EXTRACTED TEXT:
Not far from the tiny towns of Winthrop and Twisp, in west-central Washington, a Forest Service staffer was doing some surveying work in the Okanogan-Wenatchee National Forest when a wolf “approached her,” reports The Associated Press. This is unusual wolf behavior, but then something even more unusual happened: Bear spray failed to deter the animal and other wolves suddenly appeared, forcing the staffer “to climb 30 feet up into a tree.” Perched on a branch, she used a satellite phone to call the Okanogan County sheriff, who then called the state Department of Natural Resources, which sent a helicopter to the rescue. The noise from the rotors scared away the gathered wolves and enabled the staffer to climb down from the tree. It is somewhat reassuring to note that wolf attacks in this country remain “exceedingly rare,” with only eight aggressive incidents recorded between 1962 and 2001.

EXCERPTED DATA:
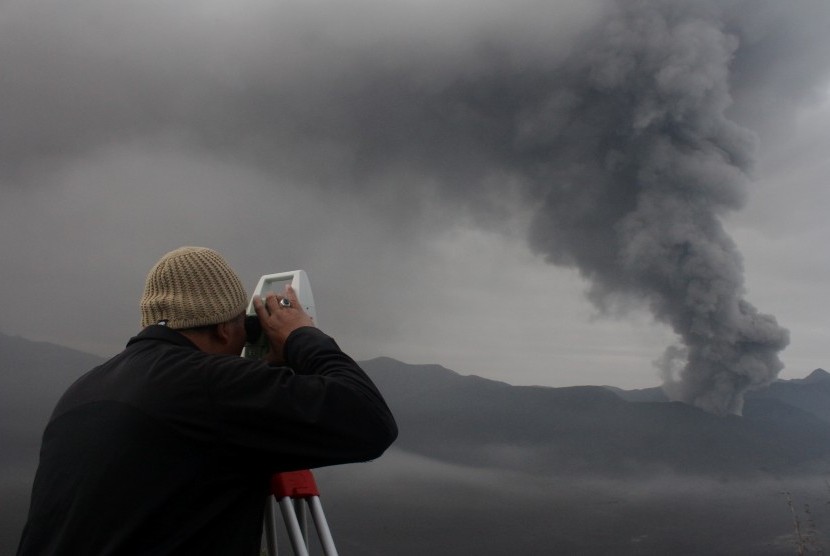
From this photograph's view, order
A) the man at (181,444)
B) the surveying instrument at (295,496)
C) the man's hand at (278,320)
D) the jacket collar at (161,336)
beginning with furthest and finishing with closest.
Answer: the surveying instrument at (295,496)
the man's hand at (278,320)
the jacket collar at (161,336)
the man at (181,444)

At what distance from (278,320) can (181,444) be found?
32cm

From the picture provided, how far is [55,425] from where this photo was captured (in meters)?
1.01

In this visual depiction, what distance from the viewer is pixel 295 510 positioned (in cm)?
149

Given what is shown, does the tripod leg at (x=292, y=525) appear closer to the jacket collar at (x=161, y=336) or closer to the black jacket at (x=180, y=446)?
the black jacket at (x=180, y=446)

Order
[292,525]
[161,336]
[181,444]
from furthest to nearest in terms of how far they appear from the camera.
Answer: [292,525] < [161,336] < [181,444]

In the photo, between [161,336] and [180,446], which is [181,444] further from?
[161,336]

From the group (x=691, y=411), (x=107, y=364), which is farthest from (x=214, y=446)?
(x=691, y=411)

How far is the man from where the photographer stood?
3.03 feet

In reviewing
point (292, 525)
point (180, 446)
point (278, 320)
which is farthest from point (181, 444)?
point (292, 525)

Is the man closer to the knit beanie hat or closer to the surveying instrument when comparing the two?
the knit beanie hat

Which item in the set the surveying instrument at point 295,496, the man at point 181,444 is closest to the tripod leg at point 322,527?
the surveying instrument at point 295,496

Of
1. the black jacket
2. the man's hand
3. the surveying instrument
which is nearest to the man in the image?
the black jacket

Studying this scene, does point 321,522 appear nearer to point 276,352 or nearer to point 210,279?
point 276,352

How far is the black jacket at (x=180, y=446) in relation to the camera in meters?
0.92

--

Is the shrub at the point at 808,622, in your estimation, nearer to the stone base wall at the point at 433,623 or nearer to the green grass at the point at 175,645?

OBJECTIVE: Reproduce the article about the wolf encounter word for word from "Not far from" to "1962 and 2001.". The material has nothing to do with the article about the wolf encounter.

REPLY:
Not far from the tiny towns of Winthrop and Twisp, in west-central Washington, a Forest Service staffer was doing some surveying work in the Okanogan-Wenatchee National Forest when a wolf “approached her,” reports The Associated Press. This is unusual wolf behavior, but then something even more unusual happened: Bear spray failed to deter the animal and other wolves suddenly appeared, forcing the staffer “to climb 30 feet up into a tree.” Perched on a branch, she used a satellite phone to call the Okanogan County sheriff, who then called the state Department of Natural Resources, which sent a helicopter to the rescue. The noise from the rotors scared away the gathered wolves and enabled the staffer to climb down from the tree. It is somewhat reassuring to note that wolf attacks in this country remain “exceedingly rare,” with only eight aggressive incidents recorded between 1962 and 2001.